Have you heard of the cycloid? It is parametrized by
$x = a\dfrac{\theta + \sin \theta}{2}$
$y = a\dfrac{1-\cos \theta}{2}$
and is the solution to
$\frac{{dx}}{{dy}} = \sqrt {\frac{{a - y}}{y}} $
Since your equation is
$\frac{{dy}}{{dt}} = \sqrt {\frac{{ay - b}}{y}} $
we can go like this:
Put
$\frac{{dt}}{{dy}} = \sqrt {\frac{y}{{ay - b}}} $
Now let
$y = \frac{b}{a}{\cosh ^2}\theta $
We get
$dt = \frac{{2b}}{{{a^{3/2}}}}{\cosh ^2}\theta d\theta $
So
$dt = \frac{{2b}}{{{a^{3/2}}}}\left( {\frac{1}{2} + \frac{{\cosh 2\theta }}{2}} \right)d\theta $
and integrating gives
$t = \frac{{2b}}{{{a^{3/2}}}}\left( {\frac{{2\theta }}{4} + \frac{{\sinh 2\theta }}{4}} \right)+C$
So your solution is parametrized by ($\phi = 2\theta$, suppose initial conditions make $C=0$)

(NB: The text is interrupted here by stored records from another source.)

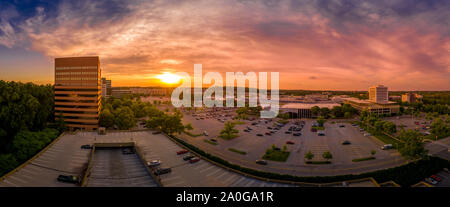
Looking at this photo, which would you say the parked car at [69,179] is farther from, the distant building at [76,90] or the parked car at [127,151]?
the distant building at [76,90]

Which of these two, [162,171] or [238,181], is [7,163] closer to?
[162,171]

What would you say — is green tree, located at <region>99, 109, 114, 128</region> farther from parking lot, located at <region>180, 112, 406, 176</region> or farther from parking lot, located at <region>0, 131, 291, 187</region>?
parking lot, located at <region>0, 131, 291, 187</region>

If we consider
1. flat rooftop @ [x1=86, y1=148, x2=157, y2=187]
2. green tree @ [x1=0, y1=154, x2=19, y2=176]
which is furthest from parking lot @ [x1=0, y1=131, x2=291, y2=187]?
green tree @ [x1=0, y1=154, x2=19, y2=176]
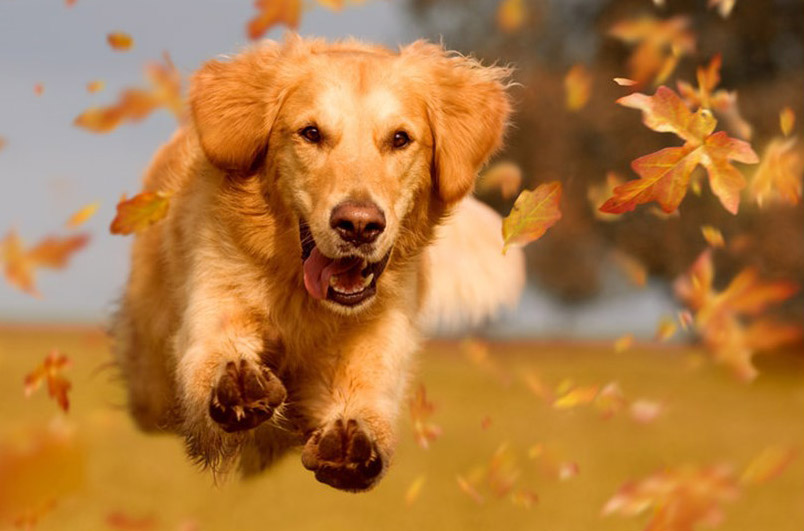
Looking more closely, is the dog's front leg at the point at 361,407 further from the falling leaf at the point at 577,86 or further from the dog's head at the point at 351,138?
the falling leaf at the point at 577,86

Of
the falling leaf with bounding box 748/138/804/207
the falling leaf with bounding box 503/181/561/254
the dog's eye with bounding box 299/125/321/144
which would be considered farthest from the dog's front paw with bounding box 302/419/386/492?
the falling leaf with bounding box 748/138/804/207

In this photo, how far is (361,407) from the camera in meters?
3.79

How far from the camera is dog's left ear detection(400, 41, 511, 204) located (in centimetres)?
396

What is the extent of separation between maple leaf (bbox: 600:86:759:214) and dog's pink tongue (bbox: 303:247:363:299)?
1.04 meters

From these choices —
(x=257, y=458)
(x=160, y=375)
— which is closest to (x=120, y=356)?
(x=160, y=375)

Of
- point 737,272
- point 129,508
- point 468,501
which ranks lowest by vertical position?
point 737,272

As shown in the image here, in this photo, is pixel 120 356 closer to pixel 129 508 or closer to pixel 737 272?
pixel 129 508

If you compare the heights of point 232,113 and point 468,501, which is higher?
point 232,113

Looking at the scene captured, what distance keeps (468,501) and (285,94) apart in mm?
5274

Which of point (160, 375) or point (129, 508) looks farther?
point (129, 508)

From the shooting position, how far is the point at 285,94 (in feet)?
12.7

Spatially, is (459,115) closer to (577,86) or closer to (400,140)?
(400,140)

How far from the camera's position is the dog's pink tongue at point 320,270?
3686 millimetres

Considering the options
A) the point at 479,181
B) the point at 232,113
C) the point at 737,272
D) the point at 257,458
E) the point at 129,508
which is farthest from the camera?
the point at 737,272
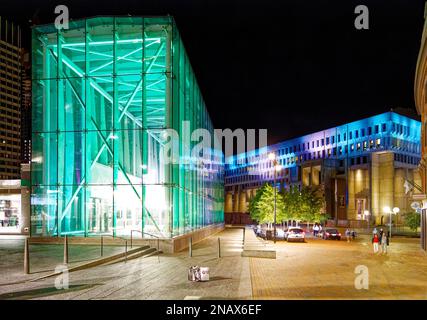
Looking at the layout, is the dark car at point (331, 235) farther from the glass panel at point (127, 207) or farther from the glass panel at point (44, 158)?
the glass panel at point (44, 158)

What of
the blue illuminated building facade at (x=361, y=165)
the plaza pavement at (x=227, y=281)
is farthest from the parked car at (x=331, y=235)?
the blue illuminated building facade at (x=361, y=165)

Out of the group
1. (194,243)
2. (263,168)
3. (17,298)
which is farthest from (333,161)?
(17,298)

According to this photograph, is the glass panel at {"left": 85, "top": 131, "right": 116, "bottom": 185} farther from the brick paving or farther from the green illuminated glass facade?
the brick paving

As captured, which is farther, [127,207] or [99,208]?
[99,208]

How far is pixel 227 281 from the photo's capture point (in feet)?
54.2

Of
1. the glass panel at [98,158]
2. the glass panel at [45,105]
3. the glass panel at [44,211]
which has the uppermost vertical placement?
the glass panel at [45,105]

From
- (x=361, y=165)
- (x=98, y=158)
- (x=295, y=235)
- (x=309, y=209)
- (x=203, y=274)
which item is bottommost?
(x=295, y=235)

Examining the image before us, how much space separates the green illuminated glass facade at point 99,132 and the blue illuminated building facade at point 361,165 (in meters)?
61.1

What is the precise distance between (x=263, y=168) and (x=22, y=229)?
89968 millimetres

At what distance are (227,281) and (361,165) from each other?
83642 mm

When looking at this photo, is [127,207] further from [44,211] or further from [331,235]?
[331,235]

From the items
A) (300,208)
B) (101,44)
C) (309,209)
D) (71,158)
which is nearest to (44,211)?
(71,158)

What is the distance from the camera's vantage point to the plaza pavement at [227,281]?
13.7 m

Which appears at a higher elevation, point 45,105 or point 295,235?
point 45,105
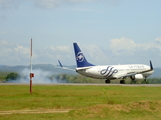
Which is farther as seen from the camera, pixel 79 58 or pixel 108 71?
pixel 108 71

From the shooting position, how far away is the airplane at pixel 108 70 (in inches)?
2813

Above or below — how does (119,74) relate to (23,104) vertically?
above

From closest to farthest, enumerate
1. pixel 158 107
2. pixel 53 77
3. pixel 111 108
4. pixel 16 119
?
pixel 16 119
pixel 111 108
pixel 158 107
pixel 53 77

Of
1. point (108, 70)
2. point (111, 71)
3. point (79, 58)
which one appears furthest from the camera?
point (111, 71)

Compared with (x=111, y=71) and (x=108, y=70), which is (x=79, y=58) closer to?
(x=108, y=70)

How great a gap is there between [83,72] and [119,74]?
8.17 m

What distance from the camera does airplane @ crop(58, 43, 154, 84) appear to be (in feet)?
234

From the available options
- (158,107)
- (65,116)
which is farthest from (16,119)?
(158,107)

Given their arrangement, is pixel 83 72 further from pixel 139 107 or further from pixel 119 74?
pixel 139 107

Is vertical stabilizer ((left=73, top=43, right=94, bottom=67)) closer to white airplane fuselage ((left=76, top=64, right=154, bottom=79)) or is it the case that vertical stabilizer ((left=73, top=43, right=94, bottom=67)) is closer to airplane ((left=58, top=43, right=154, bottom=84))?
airplane ((left=58, top=43, right=154, bottom=84))

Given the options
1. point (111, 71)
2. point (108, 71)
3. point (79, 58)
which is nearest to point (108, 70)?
point (108, 71)

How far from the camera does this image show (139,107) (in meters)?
23.8

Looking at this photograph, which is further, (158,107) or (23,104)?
(23,104)

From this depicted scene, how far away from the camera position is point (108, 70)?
7375cm
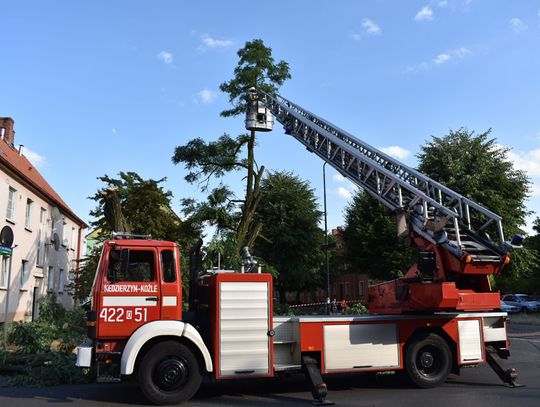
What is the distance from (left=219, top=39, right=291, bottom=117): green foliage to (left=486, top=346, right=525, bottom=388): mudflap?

$\eqalign{ & y = \frac{b}{{2a}}\left( {1 + \cosh \phi } \right) \cr & t = \frac{b}{{2{a^{3/2}}}}\left( {\phi + \sinh \phi } \right) \cr} $
In the same way the cycloid is a "deformed" circumeference your solution is a "deformed" hiperbola. The cycloid has a closed form for $(x,y)$ coordinates so you might be able to find one for the above curve.